**Excerpted text:**

• • • • •

Wednesday, March 12, 2014

When I could be doing other things...

I just like this story...Hercules and Megara. He dove in the river Styx to rescue her soul!

Hamper is overflowing. School work is waiting. Dusting is behind schedule. Vacuuming, one chore I loathe, needs to be done daily. Brushing the hairy beasts seems like a good idea. I didn't make my bed this morning. Toilets needs to be scrubbed. The dishwasher is full. I've got a great book to read. I'm exhausted by the time change still. TV is keeping me company tonight. Haven't done yoga in a while. Winning the lottery sounds like a great idea. Bake? Nah. Not in the mood. Boy, am I all over the place or what? I have a great life. A life that allows me the luxury of putting off many of the things I could be doing. I am blessed in so many great and incredible ways! I am wealthy with adoring family and loyal friends. I've even found a love that is quite unique and just, gosh, amazing!

• • • • •

**Problems:**
**1)** In the blog post, output the passage that begins at the words "I just like" and stops after the words "just, gosh, amazing!", reproducing it word for word.
**2)** Turn the paragraph of the blog post that starts with "Hamper is overflowing" into a short bulleted list that keeps its main facts.

• • • • •

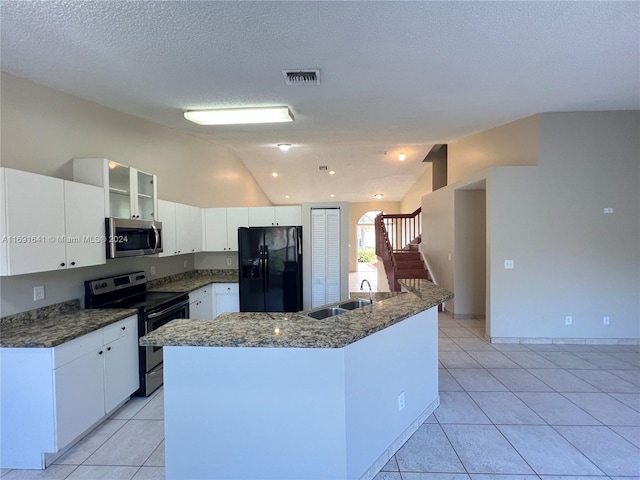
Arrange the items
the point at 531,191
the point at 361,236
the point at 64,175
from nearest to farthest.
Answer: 1. the point at 64,175
2. the point at 531,191
3. the point at 361,236

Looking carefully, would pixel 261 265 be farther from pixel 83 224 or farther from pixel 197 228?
pixel 83 224

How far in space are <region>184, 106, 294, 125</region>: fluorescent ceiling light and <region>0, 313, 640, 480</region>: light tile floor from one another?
9.77 ft

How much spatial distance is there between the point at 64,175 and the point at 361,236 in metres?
11.1

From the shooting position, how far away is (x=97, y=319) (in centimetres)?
245

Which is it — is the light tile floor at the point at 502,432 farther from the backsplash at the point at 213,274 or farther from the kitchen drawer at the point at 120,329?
the backsplash at the point at 213,274

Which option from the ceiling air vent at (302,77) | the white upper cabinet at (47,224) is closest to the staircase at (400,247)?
the ceiling air vent at (302,77)

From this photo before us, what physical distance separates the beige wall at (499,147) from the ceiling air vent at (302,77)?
3.13m

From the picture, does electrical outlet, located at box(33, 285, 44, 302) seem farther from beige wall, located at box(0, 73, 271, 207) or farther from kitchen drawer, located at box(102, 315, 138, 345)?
beige wall, located at box(0, 73, 271, 207)

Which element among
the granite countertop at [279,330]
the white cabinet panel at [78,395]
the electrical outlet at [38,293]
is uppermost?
the electrical outlet at [38,293]

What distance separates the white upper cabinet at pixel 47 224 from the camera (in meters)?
1.96

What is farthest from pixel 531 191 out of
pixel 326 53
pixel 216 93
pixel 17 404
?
pixel 17 404

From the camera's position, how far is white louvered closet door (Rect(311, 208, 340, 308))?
14.3ft

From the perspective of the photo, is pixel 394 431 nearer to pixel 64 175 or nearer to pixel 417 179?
pixel 64 175

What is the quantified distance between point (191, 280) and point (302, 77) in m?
3.31
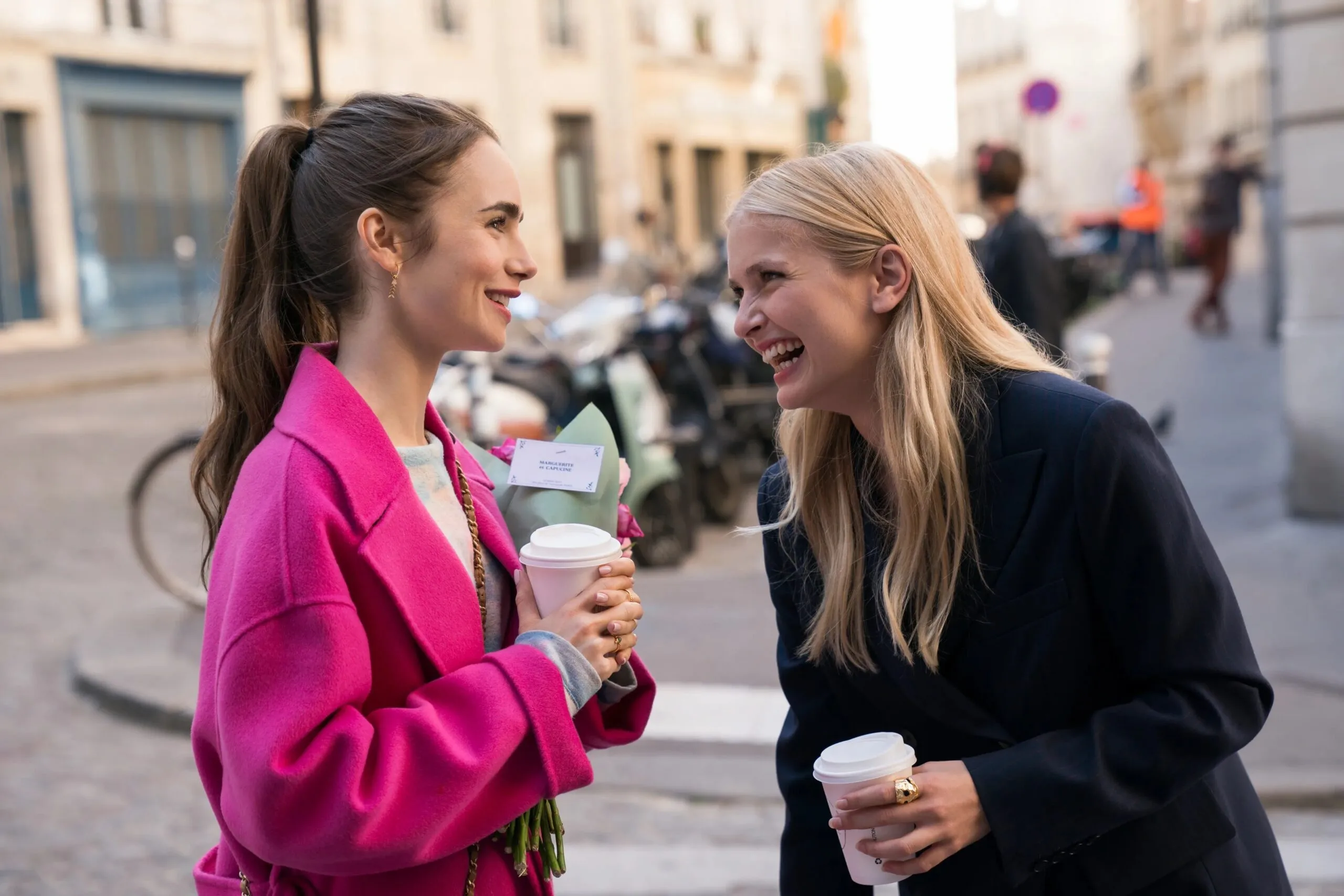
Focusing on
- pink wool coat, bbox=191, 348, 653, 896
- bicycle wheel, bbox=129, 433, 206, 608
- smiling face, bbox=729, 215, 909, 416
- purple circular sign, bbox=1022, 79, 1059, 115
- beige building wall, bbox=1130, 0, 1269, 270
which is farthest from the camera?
beige building wall, bbox=1130, 0, 1269, 270

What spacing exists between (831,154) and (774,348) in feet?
0.90

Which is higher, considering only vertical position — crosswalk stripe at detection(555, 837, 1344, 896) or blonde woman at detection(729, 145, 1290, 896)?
blonde woman at detection(729, 145, 1290, 896)

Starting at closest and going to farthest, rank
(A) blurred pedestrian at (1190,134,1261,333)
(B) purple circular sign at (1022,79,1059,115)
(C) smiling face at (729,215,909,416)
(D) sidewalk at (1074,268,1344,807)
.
A: 1. (C) smiling face at (729,215,909,416)
2. (D) sidewalk at (1074,268,1344,807)
3. (B) purple circular sign at (1022,79,1059,115)
4. (A) blurred pedestrian at (1190,134,1261,333)

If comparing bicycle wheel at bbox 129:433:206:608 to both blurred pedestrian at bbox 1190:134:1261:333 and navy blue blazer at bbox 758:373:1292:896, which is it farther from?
blurred pedestrian at bbox 1190:134:1261:333

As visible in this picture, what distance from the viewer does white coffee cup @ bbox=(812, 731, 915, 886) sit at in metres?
1.83

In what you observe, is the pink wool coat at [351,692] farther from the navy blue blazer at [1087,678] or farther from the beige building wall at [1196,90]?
the beige building wall at [1196,90]

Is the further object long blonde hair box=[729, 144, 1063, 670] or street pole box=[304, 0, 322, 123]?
street pole box=[304, 0, 322, 123]

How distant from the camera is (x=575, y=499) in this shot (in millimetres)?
2146

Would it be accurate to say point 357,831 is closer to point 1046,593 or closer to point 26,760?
point 1046,593

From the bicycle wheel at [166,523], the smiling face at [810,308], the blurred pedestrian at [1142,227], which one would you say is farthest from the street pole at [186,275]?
the smiling face at [810,308]

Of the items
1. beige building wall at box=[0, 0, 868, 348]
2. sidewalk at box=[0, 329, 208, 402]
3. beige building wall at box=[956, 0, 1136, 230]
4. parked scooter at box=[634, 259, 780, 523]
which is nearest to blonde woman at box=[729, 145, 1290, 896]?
parked scooter at box=[634, 259, 780, 523]

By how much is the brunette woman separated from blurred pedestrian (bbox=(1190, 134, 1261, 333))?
17103 millimetres

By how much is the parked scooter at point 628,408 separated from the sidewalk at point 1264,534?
107 inches

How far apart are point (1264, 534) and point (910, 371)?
21.0 ft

• • • • •

**Answers to the problems:**
**1)**
I just like this story...Hercules and Megara. He dove in the river Styx to rescue her soul!

Hamper is overflowing. School work is waiting. Dusting is behind schedule. Vacuuming, one chore I loathe, needs to be done daily. Brushing the hairy beasts seems like a good idea. I didn't make my bed this morning. Toilets needs to be scrubbed. The dishwasher is full. I've got a great book to read. I'm exhausted by the time change still. TV is keeping me company tonight. Haven't done yoga in a while. Winning the lottery sounds like a great idea. Bake? Nah. Not in the mood. Boy, am I all over the place or what? I have a great life. A life that allows me the luxury of putting off many of the things I could be doing. I am blessed in so many great and incredible ways! I am wealthy with adoring family and loyal friends. I've even found a love that is quite unique and just, gosh, amazing!

**2)**
- The hamper is overflowing, school work is waiting, and dusting is behind schedule.
- Vacuuming, a loathed chore, needs to be done daily.
- The bed is unmade, the toilets need scrubbing, and the dishwasher is full.
- Brushing the hairy beasts seems like a good idea, and there is a great book to read.
- The time change still causes exhaustion, TV is company tonight, and yoga hasn't happened in a while.
- Baking is out, and winning the lottery sounds great.
- A great life allows the luxury of putting these things off, blessed with adoring family, loyal friends, and a unique, amazing love.